Altının Periyodik Cetvel’de “Au” olan simgesi, Latince “Parlayan” anlamına gelen “Aurum” kelimesinden gelmektedir. Doğal rengi parlak sarı olan ve son derece yumuşak bir fiziksel yapıya sahip olan Altın, bilinen insanlık tarihinin ilk dönemlerinden beri insanoğlunun en çok rağbet ettiği elementtir. Altın günümüzde de dünya genelinde en değerli maddelerin ilk sırasında gelen, kendine has sarı rengi ile parlak bir yüzeye sahip olan, asitlere karşı büyük oranda dayanıklılığı bulunan ve diğer elementlere göre çok kararlı bir yapısı olan bir maddedir. Doğal çevrede serbest halde bulunabilmesi nedeniyle insanların günümüzde dahi altın arayışını sürdürmesi, dünya nüfusunun büyük bir bölümünün bu elementi hala etkili bir ticaret ve yatırım aracı olarak görmesine neden olmuştur.
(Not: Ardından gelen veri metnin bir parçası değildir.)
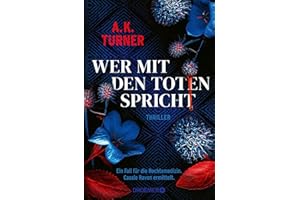 Wer mit den Toten spricht: Ein Fall für die Rechtsmedizin. Cassie Raven ermittelt (Raven & Flyte ermitteln, Band 2)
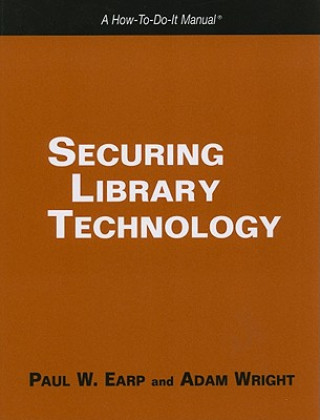 Könyv Securing Library Technology Adam Wright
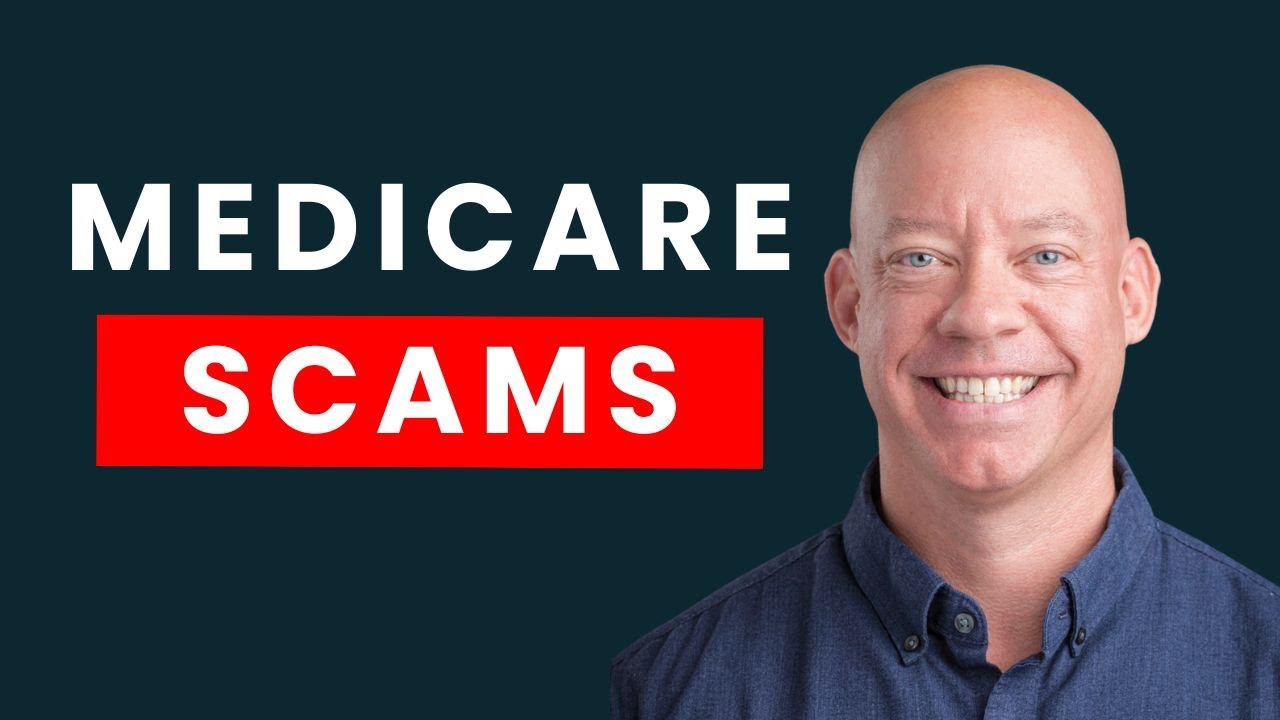 Common Medicare SCAMS to AVOID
Çoğu insan altının doğada tıpkı petrol gibi belirli şartlar ve uygun çevre sağlanması durumda uzun sürede oluştuğu düşünse de, aslında bir element olan altın dünyanın gençlik döneminden beri saf halde bulunmaktadır. Bilinen insanlık tarihinin en eski dönemlerinden beri gerek ticaret gerek yatırım gerekse de ziynet eşyası olarak çok yaygın bir biçimde tercih edilen altın, yumuşak yapısı sayesinde çok kolay işlenebilen bir cevher olduğu için de yoğun talep görmüştür. İlk çağlardan günümüze uzanan macerasında değerini hiçbir zaman kaybetmeyen altın, saflık derecesi arttıkça yumuşaklık özelliği de doğru orantılı olarak artan bir maddedir.
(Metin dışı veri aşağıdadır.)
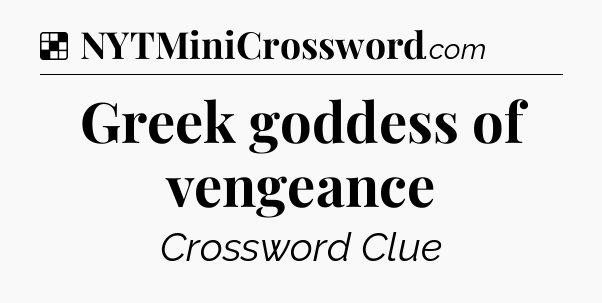 Solution: Greek goddess of vengeance - NYT Crossword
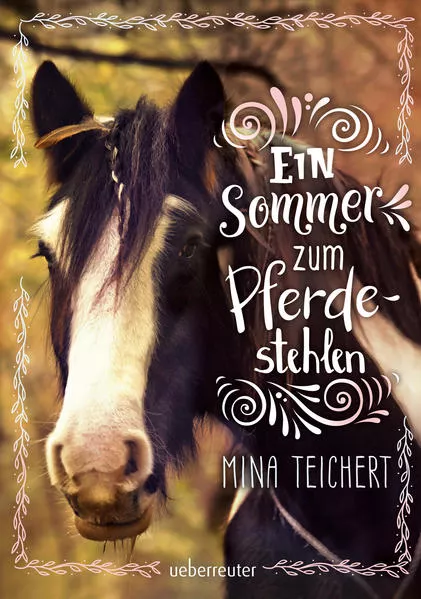 Cover: Ein Sommer zum Pferdestehlen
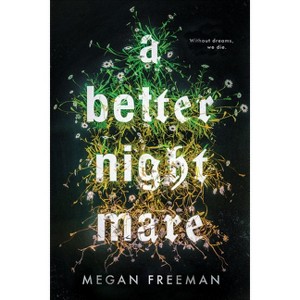 A Better Nightmare - by  Megan Freeman (Hardcover) - 1 of 1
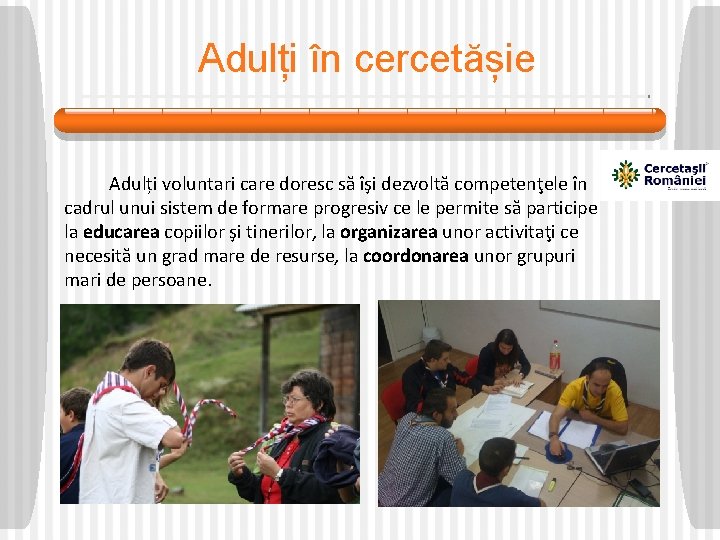 Adulți în cercetășie Adulți voluntari care doresc să îşi dezvoltă competenţele în cadrul unui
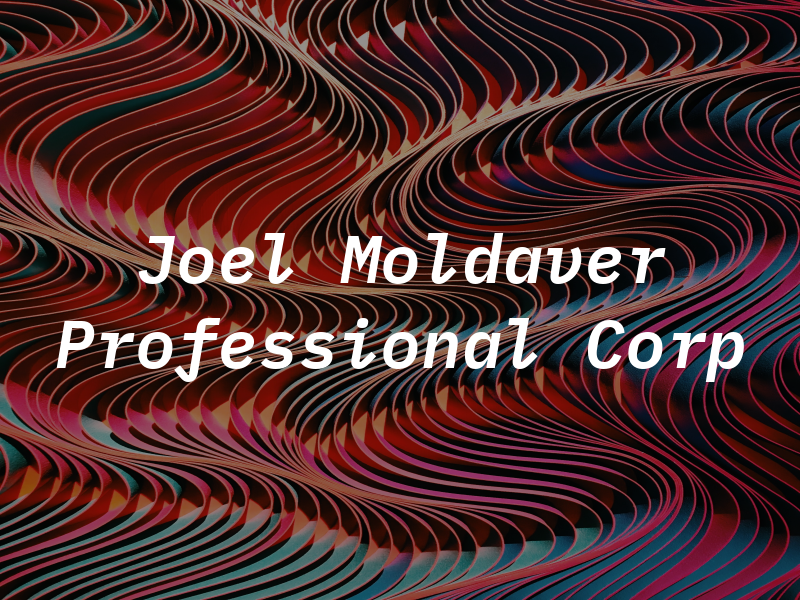 Joel S. Moldaver Professional Corp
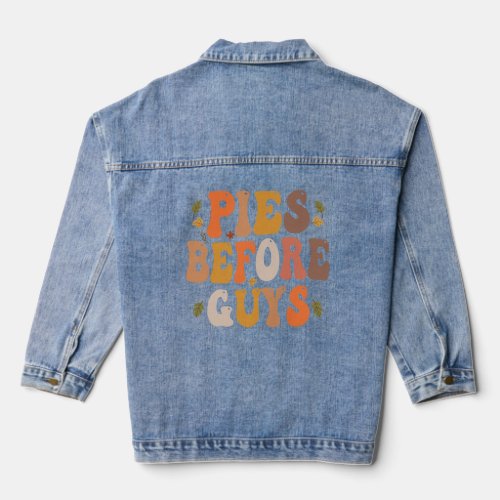 Pies Before Guys Funny Groovy Leaves Fall Gift   Denim Jacket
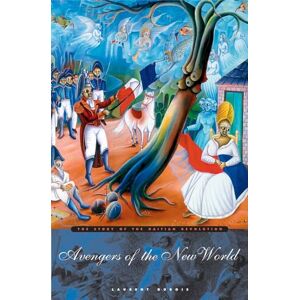 Dubois, Laurent Avengers of the New World: The Story of the Haitian Revolution Dubois, Laurent Avengers of the New World: The Story of the Haitian Revolution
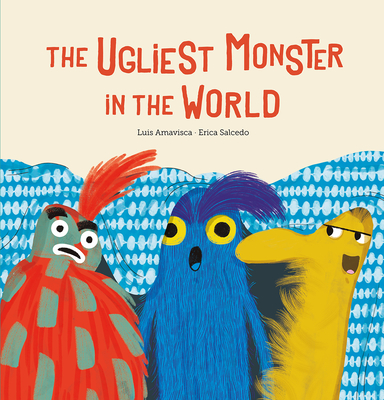 The Ugliest Monster in the World - Luis Amavisca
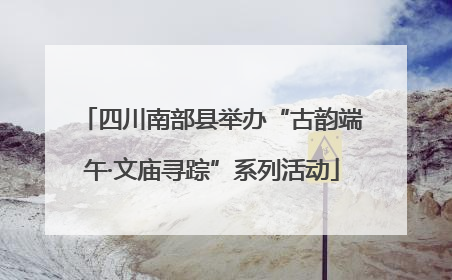 四川南部县举办“古韵端午·文庙寻踪”系列活动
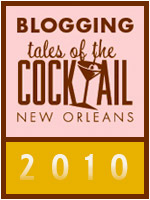 Blogging Tales of the Cocktail 2010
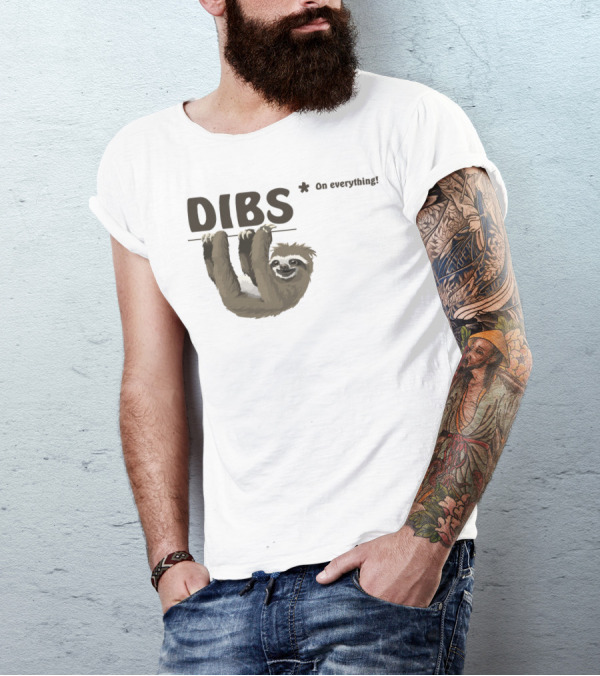Dibs On Everything Sloth Hanging T-Shirt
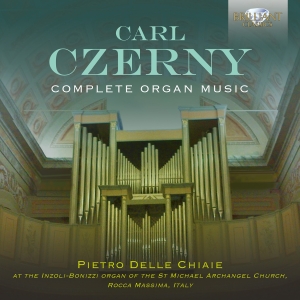 Pietro Delle Chiaie - Czerny: Complete Organ Music i gruppen CD / Kommande / Klassiskt hos Bengans Skivbutik AB (5565765)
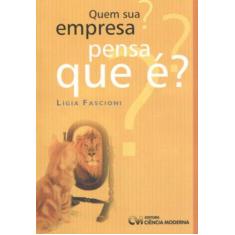 Imagem de Quem Sua Empresa Pensa que É? - Lígia Fascioni - 9788573934618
Altının bu kadar yoğun bir biçimde tercih edilmesindeki en büyük nedenlerden biri de, bu elementin son derece kararlı bir kimyasal yapıya sahip olmasıdır. Kararlı yapısı sayesinde havadan ve sudan “kesinlikle” etkilenmeyen altın, bu nedenle hiçbir zaman paslanmaz. Diğer metallerle kıyaslandığında altının paslanmaya karşı üstün bir korumaya sahip olması, ilk çağlardan beri insanoğlunun bu madeni en değerli eşya olarak görmesine neden olmuştur. Ayrıca saf altının yumuşak yapısı bu metalin çok kolay dövülmesini ve arzu edilen her şekle getirilebilmesini sağladığından, birçok toplum altından ziynet eşyaları da yapmıştır.
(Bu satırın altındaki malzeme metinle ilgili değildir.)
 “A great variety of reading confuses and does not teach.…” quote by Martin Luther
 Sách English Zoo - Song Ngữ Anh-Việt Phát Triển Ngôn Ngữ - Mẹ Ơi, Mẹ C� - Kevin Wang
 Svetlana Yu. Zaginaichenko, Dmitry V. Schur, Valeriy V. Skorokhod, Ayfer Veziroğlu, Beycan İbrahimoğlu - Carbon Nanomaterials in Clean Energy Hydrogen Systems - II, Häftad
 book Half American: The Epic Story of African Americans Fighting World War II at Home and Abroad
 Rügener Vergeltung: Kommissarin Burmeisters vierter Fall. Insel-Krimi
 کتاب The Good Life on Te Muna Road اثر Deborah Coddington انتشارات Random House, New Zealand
Milattan önceki dönemlerden günümüze uzanan macerasında altın hiçbir zaman önemini kaybetmemiştir. 2009 yılında National Geographic Dergisi bilindiği kadarıyla günümüze dek insanların yaklaşık olarak 160 bin ton altın çıkarttığını ve bu altının sadece 2 olimpik yüzme havuzunu doldurmaya yeterli olacağını söylemiştir. Dünyamızda bu miktarın yüzlerce katı altının hala doğal bir şekilde bulunduğu tahmin edilmektedir. 160 bin ton altının günümüzdeki piyasa değeriyse yaklaşık olarak 5,5 trilyon Dolar kadardır.